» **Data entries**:
----------
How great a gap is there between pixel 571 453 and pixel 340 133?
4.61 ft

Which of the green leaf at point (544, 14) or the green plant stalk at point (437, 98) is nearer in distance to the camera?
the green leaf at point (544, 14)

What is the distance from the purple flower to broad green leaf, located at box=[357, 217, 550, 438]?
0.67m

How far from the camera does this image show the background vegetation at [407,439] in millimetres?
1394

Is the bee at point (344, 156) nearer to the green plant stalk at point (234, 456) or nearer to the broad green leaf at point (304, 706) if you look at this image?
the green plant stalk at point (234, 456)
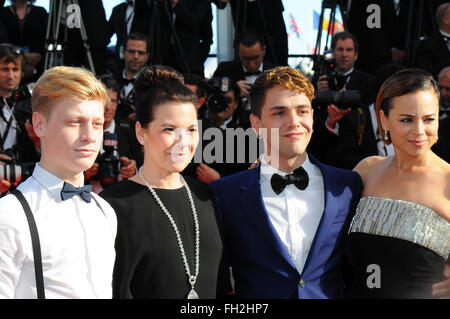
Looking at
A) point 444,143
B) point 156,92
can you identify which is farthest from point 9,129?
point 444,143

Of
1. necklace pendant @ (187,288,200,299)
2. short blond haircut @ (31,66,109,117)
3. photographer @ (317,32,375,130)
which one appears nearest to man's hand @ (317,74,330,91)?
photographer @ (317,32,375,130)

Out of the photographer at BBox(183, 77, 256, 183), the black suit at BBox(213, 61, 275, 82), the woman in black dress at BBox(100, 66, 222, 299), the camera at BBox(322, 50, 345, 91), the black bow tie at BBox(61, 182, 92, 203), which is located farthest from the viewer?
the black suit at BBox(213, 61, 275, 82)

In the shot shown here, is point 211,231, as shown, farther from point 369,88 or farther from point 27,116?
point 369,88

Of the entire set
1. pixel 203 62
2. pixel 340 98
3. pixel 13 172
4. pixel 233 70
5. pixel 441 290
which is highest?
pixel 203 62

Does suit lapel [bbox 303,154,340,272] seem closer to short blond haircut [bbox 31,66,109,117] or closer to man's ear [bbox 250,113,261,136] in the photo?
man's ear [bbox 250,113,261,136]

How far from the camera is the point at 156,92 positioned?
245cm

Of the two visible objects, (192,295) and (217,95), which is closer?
----------
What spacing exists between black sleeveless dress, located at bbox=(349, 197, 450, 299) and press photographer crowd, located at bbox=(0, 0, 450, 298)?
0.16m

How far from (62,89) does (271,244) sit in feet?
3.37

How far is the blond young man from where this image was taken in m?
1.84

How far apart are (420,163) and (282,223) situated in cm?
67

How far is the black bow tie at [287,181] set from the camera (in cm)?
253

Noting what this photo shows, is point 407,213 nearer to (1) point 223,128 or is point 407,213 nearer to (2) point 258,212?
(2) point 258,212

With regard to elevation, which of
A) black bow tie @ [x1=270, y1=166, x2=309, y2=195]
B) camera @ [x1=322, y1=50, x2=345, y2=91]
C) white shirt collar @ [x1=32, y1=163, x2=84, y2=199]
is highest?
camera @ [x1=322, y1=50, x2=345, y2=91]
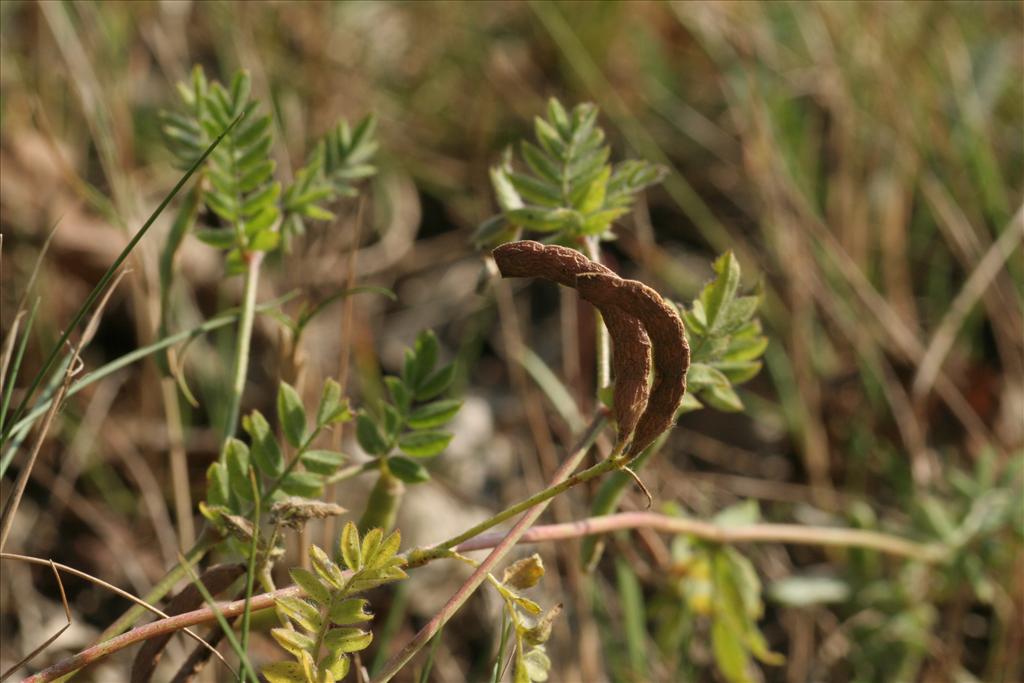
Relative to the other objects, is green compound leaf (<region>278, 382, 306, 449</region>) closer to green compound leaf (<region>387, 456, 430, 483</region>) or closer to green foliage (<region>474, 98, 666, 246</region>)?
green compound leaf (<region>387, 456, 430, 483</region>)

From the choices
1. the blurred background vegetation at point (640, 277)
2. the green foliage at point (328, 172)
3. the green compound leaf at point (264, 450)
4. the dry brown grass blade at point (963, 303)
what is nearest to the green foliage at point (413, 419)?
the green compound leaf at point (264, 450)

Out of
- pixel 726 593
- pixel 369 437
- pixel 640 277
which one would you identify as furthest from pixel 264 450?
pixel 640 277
----------
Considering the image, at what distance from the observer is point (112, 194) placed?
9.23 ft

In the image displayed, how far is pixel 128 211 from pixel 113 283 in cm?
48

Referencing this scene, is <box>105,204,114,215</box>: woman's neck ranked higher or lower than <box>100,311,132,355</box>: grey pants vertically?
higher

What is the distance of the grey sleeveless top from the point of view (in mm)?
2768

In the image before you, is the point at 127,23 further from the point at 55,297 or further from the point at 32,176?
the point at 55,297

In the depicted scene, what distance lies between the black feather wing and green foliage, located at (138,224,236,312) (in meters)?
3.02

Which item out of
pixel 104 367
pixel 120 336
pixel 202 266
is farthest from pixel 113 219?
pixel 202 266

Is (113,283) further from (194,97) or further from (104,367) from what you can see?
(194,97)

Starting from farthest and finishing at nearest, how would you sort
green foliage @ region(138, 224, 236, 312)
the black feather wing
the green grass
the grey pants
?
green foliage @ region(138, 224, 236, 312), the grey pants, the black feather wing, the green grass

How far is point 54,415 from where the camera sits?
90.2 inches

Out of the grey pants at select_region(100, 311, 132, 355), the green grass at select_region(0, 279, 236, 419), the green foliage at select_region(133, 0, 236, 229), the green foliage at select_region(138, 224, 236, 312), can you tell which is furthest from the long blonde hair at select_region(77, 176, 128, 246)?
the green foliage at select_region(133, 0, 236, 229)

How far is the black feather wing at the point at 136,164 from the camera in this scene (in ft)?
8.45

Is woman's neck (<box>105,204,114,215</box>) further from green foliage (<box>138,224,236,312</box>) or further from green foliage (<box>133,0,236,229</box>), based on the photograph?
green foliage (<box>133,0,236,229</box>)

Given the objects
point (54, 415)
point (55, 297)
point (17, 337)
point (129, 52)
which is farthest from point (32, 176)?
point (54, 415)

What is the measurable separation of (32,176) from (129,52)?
----------
» **EXERCISE DESCRIPTION**: Copy out the lines starting at the one containing "Given the objects" and ending at the one containing "What is the measurable". Leave the requests unchanged, but multiply every coordinate in the answers by 0.95 and round each to a whole number, with halves rounded up.

» **SOLUTION FOR THIS TASK**:
Given the objects
point (54, 415)
point (55, 297)
point (17, 337)
point (129, 52)
which is farthest from point (32, 176)?
point (51, 394)

What is the measurable separation of (32,176) from (129,52)?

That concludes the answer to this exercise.